The deepest and most lasting mark, though, was made by the 2019 data loss, and it falls on the people who deserved it least. The roughly 50 million songs from 14 million artists destroyed in the server migration represented the early creative output of a generation of musicians who had used MySpace Music as both stage and storage. The salvage of about 500,000 tracks was a genuine act of preservation, but it underscored the scale of what could not be saved. MySpace's place in history is now double-edged: it was the network that taught the world to socialize online and helped a generation of artists find an audience, and it was the custodian that lost their work. The executives squandered a $580 million asset; the users lost something that no price could replace, and only one of those losses still matters.

Lessons

  1. Market dominance is perishable: being the biggest and most fashionable network buys no protection against a faster, cleaner competitor — keep improving the product as if you were still behind.

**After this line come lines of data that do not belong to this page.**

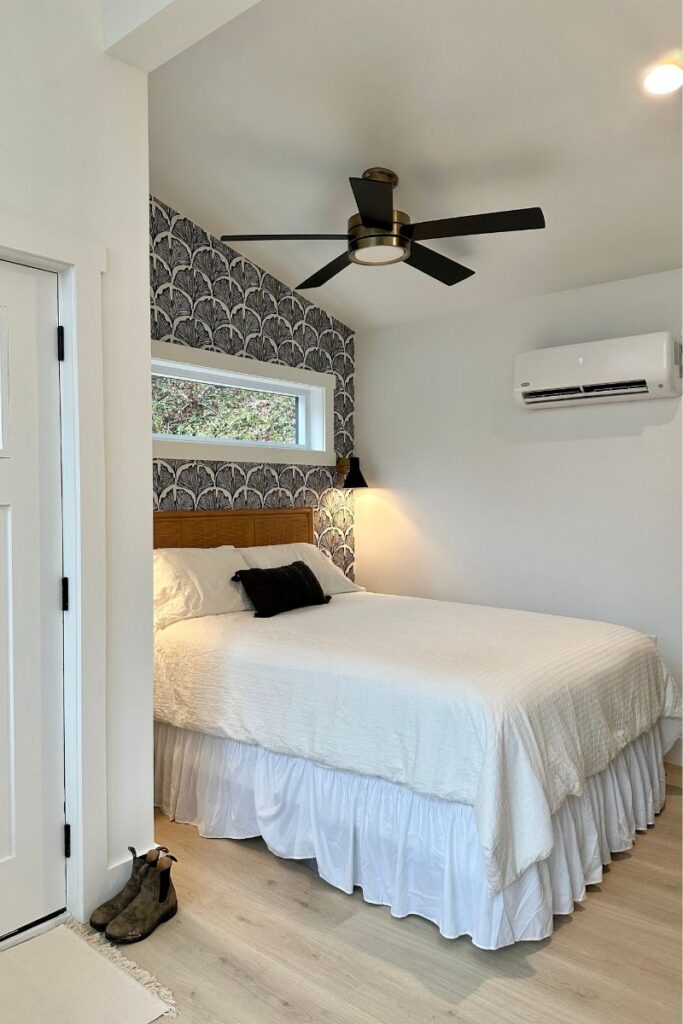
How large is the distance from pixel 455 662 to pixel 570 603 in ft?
6.31

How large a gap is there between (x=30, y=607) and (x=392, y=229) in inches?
82.0

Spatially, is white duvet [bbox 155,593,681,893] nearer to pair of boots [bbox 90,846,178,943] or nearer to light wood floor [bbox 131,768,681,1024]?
light wood floor [bbox 131,768,681,1024]

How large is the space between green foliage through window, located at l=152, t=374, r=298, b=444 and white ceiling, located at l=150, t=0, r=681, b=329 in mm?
880

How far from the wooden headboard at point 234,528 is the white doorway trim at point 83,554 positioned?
1.60m

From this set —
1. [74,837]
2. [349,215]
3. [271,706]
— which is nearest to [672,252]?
[349,215]

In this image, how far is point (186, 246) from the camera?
403cm

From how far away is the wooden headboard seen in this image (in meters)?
3.94

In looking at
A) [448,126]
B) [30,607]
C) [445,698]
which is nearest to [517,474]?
[448,126]

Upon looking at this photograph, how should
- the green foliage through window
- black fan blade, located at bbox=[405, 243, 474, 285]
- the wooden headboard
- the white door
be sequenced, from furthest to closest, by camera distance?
the green foliage through window < the wooden headboard < black fan blade, located at bbox=[405, 243, 474, 285] < the white door

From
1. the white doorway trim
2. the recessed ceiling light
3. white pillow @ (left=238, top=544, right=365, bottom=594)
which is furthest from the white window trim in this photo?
the recessed ceiling light

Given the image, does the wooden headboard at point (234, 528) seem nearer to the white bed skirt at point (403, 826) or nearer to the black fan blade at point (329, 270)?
the white bed skirt at point (403, 826)

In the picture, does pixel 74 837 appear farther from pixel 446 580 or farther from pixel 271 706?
pixel 446 580

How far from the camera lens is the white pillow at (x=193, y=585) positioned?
3.40m

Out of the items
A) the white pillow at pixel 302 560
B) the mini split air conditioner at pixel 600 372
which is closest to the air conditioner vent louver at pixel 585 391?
the mini split air conditioner at pixel 600 372
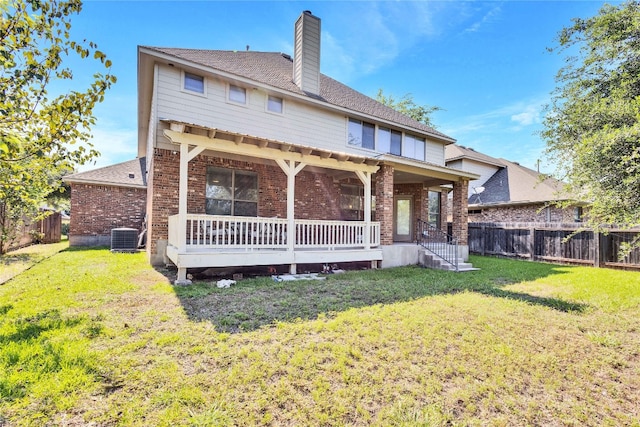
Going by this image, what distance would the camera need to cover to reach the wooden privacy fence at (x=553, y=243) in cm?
1038

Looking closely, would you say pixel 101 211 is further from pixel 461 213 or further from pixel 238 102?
pixel 461 213

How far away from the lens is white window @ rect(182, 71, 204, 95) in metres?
8.65

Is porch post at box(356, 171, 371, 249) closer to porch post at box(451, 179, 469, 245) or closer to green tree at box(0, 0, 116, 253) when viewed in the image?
porch post at box(451, 179, 469, 245)

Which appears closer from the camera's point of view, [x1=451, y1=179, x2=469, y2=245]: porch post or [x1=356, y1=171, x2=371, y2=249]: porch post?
[x1=356, y1=171, x2=371, y2=249]: porch post

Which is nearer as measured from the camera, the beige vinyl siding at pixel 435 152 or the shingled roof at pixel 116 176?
the shingled roof at pixel 116 176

  2. Don't strip-mine a consumer network for ad revenue while a rival invests in the experience; the short-term numbers improve right up until the users leave.
  3. Match the owner to the product: a fast consumer service run at conglomerate speed will be out-executed, and the wrong acquirer can destroy enormous value simply by being slow.
  4. Audit your differentiators every few years — the feature that made you distinctive can quietly become the reason users prefer someone else.
  5. If you are the only place a user's data lives, treat its preservation as sacred; losing irreplaceable creative work is a betrayal no apology or backup advice can undo.